→ WHAT IS NEEDED
Return every line of the records below that contains the word "black".

→ Data items
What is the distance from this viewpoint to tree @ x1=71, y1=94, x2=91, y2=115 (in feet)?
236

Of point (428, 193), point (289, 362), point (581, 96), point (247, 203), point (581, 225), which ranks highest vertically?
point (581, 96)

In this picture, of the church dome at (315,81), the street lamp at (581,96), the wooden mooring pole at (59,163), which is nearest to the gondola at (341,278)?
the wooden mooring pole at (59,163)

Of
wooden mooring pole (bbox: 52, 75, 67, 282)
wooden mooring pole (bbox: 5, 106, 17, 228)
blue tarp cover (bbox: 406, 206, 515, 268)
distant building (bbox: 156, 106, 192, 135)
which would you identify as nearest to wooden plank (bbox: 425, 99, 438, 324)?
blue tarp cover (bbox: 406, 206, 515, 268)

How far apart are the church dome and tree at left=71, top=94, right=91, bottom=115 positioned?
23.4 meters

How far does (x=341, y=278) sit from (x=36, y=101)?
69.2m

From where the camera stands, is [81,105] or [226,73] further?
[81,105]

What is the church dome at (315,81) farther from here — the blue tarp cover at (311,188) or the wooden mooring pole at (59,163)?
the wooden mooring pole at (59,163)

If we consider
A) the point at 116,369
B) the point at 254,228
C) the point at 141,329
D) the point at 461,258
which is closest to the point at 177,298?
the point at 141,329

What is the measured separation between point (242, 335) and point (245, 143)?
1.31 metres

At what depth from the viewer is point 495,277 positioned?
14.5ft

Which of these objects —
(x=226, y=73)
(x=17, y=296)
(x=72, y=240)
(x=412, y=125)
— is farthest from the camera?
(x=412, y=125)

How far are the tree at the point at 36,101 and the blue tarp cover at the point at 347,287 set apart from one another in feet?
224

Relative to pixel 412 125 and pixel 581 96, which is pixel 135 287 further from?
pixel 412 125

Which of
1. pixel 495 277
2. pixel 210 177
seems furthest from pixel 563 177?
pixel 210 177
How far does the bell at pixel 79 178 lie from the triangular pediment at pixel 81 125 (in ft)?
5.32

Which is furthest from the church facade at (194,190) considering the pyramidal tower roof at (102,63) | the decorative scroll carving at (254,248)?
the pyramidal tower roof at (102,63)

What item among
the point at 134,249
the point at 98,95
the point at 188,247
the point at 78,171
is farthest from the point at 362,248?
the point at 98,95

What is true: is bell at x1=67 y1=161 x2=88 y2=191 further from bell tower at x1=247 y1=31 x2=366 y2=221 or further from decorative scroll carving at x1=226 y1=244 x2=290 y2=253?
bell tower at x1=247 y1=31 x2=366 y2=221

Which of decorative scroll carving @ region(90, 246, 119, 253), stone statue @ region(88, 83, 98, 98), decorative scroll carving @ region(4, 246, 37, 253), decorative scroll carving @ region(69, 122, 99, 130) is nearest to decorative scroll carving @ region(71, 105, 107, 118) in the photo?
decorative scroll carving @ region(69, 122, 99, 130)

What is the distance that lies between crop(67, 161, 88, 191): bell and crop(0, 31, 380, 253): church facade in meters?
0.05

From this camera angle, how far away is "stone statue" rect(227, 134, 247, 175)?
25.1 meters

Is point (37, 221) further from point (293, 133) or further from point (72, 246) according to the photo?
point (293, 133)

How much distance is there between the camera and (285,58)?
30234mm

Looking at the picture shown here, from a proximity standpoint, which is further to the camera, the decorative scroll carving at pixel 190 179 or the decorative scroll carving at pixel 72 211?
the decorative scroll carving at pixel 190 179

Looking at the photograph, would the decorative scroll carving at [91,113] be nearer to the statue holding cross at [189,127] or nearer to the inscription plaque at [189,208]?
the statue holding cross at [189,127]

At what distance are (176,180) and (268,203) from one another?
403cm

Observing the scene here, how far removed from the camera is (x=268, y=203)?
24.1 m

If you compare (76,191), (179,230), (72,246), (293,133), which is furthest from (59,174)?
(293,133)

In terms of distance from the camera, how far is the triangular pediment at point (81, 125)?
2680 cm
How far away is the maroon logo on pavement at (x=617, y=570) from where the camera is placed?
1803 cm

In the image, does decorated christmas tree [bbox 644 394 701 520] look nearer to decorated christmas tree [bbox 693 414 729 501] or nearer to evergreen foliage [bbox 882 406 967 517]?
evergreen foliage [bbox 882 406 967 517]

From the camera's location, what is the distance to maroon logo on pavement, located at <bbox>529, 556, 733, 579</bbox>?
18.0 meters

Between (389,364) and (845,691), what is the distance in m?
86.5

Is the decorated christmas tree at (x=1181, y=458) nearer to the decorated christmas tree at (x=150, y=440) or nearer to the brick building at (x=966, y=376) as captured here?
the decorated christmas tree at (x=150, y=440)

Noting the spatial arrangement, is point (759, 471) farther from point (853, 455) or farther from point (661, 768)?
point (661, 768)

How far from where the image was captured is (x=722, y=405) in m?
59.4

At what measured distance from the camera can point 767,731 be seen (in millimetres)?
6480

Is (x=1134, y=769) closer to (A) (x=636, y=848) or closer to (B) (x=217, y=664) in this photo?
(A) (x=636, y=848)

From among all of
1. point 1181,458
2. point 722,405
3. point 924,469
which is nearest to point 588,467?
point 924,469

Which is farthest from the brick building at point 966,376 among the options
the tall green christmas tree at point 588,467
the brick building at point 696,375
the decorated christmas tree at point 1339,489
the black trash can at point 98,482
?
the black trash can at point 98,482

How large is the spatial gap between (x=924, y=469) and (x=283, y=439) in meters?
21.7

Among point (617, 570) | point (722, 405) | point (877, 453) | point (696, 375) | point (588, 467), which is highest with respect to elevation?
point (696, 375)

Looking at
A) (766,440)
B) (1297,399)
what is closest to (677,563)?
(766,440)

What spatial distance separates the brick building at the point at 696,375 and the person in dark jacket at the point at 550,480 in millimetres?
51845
==
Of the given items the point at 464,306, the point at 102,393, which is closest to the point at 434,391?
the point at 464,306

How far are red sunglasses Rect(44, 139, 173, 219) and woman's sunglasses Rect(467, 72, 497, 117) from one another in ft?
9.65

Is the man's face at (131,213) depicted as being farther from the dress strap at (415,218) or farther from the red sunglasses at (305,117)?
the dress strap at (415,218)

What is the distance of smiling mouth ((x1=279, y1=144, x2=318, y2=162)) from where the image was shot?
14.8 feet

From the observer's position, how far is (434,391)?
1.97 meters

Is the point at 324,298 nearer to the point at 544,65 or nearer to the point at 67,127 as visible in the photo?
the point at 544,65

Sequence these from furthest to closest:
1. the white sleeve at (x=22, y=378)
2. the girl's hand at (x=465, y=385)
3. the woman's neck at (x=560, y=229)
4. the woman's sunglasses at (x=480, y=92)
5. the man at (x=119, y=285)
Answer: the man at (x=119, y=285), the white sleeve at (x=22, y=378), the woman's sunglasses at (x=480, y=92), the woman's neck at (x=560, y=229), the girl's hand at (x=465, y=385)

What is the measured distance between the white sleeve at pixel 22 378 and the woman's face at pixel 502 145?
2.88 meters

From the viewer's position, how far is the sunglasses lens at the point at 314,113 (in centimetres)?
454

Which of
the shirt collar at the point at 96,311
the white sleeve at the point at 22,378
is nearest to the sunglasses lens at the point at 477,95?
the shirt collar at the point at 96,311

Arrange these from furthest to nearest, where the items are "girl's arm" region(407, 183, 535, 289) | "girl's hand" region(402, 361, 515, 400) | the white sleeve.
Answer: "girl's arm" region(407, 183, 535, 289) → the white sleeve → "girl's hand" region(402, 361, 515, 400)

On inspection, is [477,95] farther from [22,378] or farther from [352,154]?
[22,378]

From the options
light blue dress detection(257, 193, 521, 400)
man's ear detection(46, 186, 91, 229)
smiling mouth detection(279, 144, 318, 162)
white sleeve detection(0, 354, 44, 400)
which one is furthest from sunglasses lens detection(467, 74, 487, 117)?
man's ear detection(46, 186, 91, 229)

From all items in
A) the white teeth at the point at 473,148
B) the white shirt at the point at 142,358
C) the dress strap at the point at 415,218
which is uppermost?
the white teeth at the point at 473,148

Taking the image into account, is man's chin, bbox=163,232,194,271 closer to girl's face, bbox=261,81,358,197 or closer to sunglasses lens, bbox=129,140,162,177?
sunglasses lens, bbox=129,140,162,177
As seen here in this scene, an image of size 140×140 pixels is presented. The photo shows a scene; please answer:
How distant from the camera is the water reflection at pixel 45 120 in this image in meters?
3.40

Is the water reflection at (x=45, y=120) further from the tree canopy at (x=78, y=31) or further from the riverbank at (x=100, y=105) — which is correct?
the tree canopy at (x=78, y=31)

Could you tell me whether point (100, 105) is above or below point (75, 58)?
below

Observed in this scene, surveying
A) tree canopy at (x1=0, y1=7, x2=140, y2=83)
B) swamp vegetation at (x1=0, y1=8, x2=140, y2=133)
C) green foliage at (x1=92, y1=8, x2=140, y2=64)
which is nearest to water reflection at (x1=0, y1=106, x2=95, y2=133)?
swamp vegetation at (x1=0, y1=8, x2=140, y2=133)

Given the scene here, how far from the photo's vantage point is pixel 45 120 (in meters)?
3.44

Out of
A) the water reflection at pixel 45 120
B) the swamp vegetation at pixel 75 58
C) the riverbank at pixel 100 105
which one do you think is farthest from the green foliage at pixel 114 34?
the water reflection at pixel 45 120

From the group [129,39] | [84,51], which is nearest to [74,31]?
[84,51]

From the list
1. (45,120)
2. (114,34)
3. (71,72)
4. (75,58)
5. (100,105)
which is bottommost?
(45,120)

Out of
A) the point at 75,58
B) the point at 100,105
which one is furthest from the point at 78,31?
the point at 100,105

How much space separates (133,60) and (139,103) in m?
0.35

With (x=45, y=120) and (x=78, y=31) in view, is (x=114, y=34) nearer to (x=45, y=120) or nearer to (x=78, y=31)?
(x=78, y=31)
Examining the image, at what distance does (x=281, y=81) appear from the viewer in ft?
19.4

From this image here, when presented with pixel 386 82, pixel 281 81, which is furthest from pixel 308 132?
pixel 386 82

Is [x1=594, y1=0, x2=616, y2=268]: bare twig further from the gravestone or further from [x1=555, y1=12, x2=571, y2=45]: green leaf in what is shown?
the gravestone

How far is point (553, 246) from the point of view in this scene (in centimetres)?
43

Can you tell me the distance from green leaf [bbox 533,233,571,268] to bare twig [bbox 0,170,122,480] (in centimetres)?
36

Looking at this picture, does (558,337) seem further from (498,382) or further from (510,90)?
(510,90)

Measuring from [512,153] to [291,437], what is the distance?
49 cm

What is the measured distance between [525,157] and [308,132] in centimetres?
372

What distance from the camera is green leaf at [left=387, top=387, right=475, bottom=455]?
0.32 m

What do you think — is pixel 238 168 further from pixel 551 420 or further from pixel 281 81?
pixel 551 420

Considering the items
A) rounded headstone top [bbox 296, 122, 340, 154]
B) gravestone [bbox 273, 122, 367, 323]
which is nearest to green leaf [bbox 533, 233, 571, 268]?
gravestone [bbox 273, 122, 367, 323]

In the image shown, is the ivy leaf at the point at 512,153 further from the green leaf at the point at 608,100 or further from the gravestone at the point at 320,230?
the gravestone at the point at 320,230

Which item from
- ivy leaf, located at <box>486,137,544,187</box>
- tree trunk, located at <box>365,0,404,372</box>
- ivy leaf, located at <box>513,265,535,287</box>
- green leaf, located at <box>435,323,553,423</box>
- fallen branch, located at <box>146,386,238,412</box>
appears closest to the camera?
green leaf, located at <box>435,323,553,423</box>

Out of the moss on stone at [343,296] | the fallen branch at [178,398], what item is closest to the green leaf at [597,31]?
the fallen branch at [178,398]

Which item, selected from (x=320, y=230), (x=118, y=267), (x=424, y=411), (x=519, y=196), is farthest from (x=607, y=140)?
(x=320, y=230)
...
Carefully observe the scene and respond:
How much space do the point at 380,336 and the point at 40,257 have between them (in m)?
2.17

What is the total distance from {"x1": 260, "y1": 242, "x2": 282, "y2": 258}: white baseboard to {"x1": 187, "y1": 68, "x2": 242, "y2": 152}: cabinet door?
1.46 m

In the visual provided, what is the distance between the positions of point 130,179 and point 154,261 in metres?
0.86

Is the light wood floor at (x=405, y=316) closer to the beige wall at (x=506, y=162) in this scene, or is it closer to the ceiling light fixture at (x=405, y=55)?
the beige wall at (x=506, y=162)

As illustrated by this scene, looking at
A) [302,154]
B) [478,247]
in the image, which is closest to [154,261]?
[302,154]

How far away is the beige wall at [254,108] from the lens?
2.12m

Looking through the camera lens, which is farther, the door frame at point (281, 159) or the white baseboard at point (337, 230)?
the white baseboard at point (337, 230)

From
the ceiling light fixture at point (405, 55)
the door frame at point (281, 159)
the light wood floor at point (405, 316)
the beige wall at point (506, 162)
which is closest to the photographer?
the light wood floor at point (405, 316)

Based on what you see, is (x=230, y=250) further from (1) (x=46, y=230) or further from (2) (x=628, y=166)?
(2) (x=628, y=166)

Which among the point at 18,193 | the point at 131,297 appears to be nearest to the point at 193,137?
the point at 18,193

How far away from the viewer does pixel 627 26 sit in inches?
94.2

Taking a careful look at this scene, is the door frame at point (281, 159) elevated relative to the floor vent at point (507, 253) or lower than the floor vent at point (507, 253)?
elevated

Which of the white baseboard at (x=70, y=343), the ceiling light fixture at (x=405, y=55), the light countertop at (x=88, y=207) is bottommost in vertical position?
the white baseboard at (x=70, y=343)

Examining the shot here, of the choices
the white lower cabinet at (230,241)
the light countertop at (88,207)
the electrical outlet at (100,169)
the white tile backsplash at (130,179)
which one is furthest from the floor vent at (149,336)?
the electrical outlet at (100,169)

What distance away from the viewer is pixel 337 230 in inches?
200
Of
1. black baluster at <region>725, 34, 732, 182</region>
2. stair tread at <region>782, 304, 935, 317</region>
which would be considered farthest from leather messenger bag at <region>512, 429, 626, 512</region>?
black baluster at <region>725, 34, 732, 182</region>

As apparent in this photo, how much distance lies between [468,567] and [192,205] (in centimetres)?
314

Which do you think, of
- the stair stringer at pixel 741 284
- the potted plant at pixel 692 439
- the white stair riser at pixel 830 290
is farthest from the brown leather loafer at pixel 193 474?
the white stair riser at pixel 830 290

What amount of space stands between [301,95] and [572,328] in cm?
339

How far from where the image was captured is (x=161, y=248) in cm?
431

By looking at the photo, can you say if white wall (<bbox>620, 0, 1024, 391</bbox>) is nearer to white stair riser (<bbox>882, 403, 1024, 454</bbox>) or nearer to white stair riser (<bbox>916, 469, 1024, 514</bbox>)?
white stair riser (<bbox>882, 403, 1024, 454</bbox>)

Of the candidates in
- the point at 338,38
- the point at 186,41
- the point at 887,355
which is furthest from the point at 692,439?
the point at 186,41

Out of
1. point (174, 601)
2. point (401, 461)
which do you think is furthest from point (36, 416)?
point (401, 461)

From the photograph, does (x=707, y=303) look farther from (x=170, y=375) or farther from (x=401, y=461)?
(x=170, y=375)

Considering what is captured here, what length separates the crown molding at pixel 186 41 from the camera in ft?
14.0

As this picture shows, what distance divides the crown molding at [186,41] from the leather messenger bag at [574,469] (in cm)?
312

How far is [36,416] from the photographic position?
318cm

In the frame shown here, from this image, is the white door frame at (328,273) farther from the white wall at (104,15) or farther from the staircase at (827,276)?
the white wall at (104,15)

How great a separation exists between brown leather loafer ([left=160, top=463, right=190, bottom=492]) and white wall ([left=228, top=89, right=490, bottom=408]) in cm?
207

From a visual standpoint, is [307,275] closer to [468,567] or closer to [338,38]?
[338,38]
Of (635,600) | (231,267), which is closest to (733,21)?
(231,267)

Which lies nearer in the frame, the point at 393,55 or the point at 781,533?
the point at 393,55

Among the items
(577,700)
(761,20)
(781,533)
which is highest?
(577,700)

→ COMPLETED EXERCISE
the black trash can at point 98,482
the black trash can at point 98,482
1. black baluster at <region>725, 34, 732, 182</region>
black baluster at <region>725, 34, 732, 182</region>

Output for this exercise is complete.